Danach kommen die normalen Bürger einer Kommune. Hier ist die Konkurrenz zu
Verlagsangeboten direkt, die Vertriebsleistung der Bibliothek aber auch zu
bewerten, der Tarif müsste irgendwo in der Mitte liegen.
Und schließlich kommen Nutzer außerhalb der Kommune, hier wäre der Tarif etwa
identisch mit dem aus einem kommerziellen Modell.
Es wäre nun Aufgabe der Kommune zu entscheiden, wie weit sie den
Bildungsauftrag ihrer Bibliothek fassen wollen, was sie als originäre Aufgabe
einer Kommune betrachten.
Es mag vielleicht eine ungewohnte Diskussion sein. Aber kommen wir gemeinsam
wirklich drum herum?
Die Situation ist auch neu. Im Bereich gedruckter Bücher haben Verleger
eigentlich nie eine Konkurrenzsituation gesehen und die Leistungen der
Bibliotheken zur Leseförderung, kulturellen und Bildungsarbeit geschätzt und
gefördert. Bei E-Books ist eine ganz andere Nutzungssituation gegeben. Das zu
leugnen bringt auch nicht weiter.
Im übrigen werden Autoren umsatzbezogen honoriert, wenn also ein
kommerzielles Mietmodell entsteht, dann werden die Autoren an den Erlösen
daraus beteiligt, verdienen also an jeder Ausleihe. Das ist kein Thema der
Verwertungsgesellschaft, meines Wissens...
Herzliche Grüße
Matthias Ulmer
Am 11.10.2012 um 15:25 schrieb Eric Steinhauer
<eric.steinhauer@xxxxxxxxxxxxxxxx>:
Liebe Liste,
in einer Pressemitteilung auf börsenblatt.net, in der ein neues
Geschäftsmodell für die Direkt-Ausleihe von eBooks über Verlage bzw.

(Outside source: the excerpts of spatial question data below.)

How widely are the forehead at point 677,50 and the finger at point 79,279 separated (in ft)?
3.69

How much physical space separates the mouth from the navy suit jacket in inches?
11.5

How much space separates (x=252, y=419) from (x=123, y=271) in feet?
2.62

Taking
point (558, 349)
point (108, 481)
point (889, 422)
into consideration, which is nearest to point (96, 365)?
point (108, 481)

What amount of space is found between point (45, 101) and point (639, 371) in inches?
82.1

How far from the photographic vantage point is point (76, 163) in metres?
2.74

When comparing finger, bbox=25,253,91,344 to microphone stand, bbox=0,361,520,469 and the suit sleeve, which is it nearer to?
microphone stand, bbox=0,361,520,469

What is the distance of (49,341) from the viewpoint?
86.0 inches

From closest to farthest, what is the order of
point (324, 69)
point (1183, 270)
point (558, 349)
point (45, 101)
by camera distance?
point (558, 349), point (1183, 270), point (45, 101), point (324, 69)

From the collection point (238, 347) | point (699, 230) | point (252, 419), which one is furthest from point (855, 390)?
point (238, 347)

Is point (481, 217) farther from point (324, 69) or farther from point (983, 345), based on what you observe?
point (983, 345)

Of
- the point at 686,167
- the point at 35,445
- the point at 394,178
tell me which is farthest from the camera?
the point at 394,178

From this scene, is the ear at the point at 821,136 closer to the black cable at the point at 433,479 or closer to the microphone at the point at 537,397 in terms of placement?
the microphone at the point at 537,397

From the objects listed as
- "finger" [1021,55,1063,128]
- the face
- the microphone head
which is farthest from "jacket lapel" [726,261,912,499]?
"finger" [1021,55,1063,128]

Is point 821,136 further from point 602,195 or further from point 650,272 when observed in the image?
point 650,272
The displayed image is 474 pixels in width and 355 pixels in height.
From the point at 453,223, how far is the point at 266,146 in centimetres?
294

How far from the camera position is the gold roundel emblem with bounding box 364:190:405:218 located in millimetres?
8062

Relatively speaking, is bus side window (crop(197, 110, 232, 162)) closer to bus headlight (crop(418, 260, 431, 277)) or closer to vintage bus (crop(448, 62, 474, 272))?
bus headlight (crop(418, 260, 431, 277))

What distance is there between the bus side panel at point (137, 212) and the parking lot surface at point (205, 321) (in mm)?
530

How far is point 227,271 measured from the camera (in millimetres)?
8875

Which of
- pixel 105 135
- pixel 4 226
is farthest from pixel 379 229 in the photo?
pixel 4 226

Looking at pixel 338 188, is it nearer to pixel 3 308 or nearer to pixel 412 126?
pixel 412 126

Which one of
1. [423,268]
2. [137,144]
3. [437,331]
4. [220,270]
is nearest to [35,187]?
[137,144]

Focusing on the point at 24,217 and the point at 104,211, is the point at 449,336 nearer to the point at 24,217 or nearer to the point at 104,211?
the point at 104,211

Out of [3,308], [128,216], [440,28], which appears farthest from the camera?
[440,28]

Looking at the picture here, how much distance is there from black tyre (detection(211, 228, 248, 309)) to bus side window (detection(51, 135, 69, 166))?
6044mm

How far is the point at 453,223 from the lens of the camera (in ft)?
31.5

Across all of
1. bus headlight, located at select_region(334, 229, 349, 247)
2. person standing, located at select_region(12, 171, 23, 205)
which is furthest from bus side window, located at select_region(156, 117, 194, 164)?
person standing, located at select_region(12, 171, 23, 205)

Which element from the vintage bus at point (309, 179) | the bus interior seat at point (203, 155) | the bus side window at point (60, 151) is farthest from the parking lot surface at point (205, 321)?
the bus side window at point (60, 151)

Verwerter direkt an Leser vorgestellt wird, spricht Herr Ulmer vom
Börsenverein bemerkenswerten Klartext:
"Längst sprächen die Bibliotheken nicht mehr ihre ursprüngliche, eher
einkommensschwache Zielgruppe an, sondern einen wesentlich größeren
Nutzerkreis."
Quelle: http://www.boersenblatt.net/552865/
Öffentliche Bibliotheken sind also für sozialschwache Bevölkerungskreise
da. Wer den hermeneutischen Schlüssel für die Unterfinanzierung von
Bibliotheken im Vergleich zur so genannten Hochkultur sucht, hier ist
er. Bibliotheken sind nicht Bildungs- oder Kultureinrichtungen, wie man
immer denkt, sondern ressortieren offenbar bei der Armenfürsorge. Da die
Sozialbudgets bekanntlich die größten sind, sind das doch tolle Aussichten.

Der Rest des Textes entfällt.